### Exercise requirements
a. Answer these from the Coachella Valley High School page:
(i) Who is listed as the school's principal?
(ii) In what month and year did the high school open?
(iii) Which teacher was named National Teacher of the Year in 2002?
b. Rewrite the stretch of the Coachella Valley High School page from "Coachella Valley High School is a" through "Indio and Thermal.", changing "fast-growing" to "rapidly expanding".
c. Extend the Coachella Valley High School page past its last sentence.

[BEGIN Page excerpt]

Location
- 83-800 Airport Boulevard Thermal, California 92236 United States

Information
- Type: Public
- Established: 1910
- School district: Coachella Valley Unified School District
- Principal: Arthur Sanchez
- Teaching staff: 121.59 (FTE)
- Enrollment: 2,345 (2023–2024)
- Student to teacher ratio: 19.29
- Colors: Green and gold
- Nickname: Mighty Arabs
- Website: http://cvhs.cvusd.us/

= Coachella Valley High School =

Public high school in California, United States

Coachella Valley High School is a public high school for grades 9–12. It is located in Thermal, California. The District includes elementary and middle school sites to accommodate a fast-growing population of the area. The population is 90% Hispanic and consists mainly of residents from Coachella. Many students also come from areas such as Indio and Thermal.

==History==
The high school was opened in September 1910 after 10 acre of desert brush land was donated. Coachella Valley High School is the oldest public school in the Coachella Valley. It was incorporated into the Coachella Valley Unified School District in 1973 to include a high school instead of only elementary schools in nearby Coachella. A second high school, Desert Mirage High School opened in 2003 to ease overcrowding which peaked at 2,500 in the early 2000s.

The school's location was decided on because it was the central point of the Coachella Valley. In 2002, social studies teacher Chauncey Veatch was honored as National Teacher of the Year.

[END Page excerpt]
[BEGIN Data excerpts]

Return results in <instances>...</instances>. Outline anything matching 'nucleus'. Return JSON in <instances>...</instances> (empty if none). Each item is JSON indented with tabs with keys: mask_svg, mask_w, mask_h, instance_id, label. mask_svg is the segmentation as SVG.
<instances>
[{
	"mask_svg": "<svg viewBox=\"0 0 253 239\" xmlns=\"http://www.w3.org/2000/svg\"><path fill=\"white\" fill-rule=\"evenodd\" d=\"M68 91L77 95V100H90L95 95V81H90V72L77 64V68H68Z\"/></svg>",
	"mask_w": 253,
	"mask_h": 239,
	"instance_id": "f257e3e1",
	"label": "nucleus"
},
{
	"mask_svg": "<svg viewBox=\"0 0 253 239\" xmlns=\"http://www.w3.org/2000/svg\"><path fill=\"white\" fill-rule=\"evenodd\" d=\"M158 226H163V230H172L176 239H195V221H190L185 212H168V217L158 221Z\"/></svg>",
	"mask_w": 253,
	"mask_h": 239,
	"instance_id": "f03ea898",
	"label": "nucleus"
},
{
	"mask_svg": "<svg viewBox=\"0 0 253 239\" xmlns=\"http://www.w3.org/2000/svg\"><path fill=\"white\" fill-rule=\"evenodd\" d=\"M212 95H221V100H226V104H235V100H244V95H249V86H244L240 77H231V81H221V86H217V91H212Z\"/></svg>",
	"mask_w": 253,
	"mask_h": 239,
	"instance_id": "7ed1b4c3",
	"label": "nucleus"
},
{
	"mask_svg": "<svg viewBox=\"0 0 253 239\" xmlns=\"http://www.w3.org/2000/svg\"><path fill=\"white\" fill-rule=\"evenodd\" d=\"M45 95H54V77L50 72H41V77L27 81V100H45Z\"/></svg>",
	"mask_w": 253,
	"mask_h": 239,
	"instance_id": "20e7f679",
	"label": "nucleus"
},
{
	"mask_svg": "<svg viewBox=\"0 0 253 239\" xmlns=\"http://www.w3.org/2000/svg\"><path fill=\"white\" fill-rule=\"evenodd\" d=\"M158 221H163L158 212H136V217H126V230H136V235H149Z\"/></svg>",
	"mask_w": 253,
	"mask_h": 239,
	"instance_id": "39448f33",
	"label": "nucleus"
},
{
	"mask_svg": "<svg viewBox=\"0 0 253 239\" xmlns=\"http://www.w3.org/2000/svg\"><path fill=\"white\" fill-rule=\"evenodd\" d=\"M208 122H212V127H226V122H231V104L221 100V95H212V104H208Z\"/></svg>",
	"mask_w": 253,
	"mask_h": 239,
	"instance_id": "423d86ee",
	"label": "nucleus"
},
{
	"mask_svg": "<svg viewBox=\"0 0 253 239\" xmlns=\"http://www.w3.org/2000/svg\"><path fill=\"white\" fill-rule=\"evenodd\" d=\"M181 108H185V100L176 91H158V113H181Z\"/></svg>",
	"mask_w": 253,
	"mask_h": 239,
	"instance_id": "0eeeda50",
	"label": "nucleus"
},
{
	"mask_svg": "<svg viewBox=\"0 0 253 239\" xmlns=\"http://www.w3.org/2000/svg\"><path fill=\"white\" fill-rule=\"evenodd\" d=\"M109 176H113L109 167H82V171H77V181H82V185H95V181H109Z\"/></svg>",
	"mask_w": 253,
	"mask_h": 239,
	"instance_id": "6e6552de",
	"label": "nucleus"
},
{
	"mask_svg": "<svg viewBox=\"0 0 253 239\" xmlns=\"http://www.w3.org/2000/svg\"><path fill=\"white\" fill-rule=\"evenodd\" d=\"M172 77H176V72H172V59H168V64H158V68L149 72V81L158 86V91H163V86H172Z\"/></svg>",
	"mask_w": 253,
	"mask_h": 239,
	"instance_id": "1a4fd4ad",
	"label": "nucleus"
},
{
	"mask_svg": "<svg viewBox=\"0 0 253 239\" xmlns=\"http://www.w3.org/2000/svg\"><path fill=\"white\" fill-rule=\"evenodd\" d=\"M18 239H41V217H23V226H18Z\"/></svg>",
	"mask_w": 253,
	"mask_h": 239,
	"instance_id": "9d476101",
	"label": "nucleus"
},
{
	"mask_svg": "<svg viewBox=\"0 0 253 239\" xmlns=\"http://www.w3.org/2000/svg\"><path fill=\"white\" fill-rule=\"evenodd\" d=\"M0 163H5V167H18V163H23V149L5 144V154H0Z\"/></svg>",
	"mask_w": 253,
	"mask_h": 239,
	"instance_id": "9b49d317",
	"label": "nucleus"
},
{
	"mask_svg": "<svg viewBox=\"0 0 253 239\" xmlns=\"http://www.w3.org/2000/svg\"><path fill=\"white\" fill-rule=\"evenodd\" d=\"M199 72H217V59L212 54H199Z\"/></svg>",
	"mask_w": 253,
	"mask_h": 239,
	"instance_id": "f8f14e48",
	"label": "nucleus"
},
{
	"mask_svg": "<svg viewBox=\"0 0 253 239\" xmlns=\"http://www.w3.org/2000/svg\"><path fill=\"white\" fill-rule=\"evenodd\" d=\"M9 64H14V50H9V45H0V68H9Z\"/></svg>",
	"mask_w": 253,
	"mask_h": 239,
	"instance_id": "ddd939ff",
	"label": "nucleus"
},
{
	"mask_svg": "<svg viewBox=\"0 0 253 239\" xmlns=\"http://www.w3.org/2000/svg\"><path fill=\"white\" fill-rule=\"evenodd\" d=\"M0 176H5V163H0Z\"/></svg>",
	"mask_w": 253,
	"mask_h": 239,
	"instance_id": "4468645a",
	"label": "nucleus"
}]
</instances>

[END Data excerpts]

### The replies
a.
(i) Arthur Sanchez
(ii) September 1910
(iii) Chauncey Veatch

b.
Coachella Valley High School is a public high school for grades 9–12. It is located in Thermal, California. The District includes elementary and middle school sites to accommodate a rapidly expanding population of the area. The population is 90% Hispanic and consists mainly of residents from Coachella. Many students also come from areas such as Indio and Thermal.

c.
===Arab mascot controversy===
The school mascot, "Arabs,” was named in the 1930s to honor the once large Arab colony involved in the date palm growing industry. The school took the position that the name was a "gift" to the Arab peoples for their contribution to the economy of the Coachella Valley, not as a foreign racial symbol.

In 2002, Coachella Valley High School officials had a meeting to determine whether to rename the mascot out of concern it might produce negative stereotypes against Arabs and Middle Eastern people, after the September 11 terrorist attacks. They decided to keep the mascot name.

In November 2013, the American Arab Anti-Discrimination Committee described the mascot as an offensive stereotype, and began an online petition to get the school to change it. The city and school lacks Arab-Americans. The student body of Coachella Valley Unified School District's region is 99 percent Latino.

In April 2014, the committee was working to keep the Arab mascot, and to develop an image that represented the fierce warrior history of the mascot in a way that would not be considered an offensive stereotypical caricature. In addition, the students and staff were working to add in an Arab History component.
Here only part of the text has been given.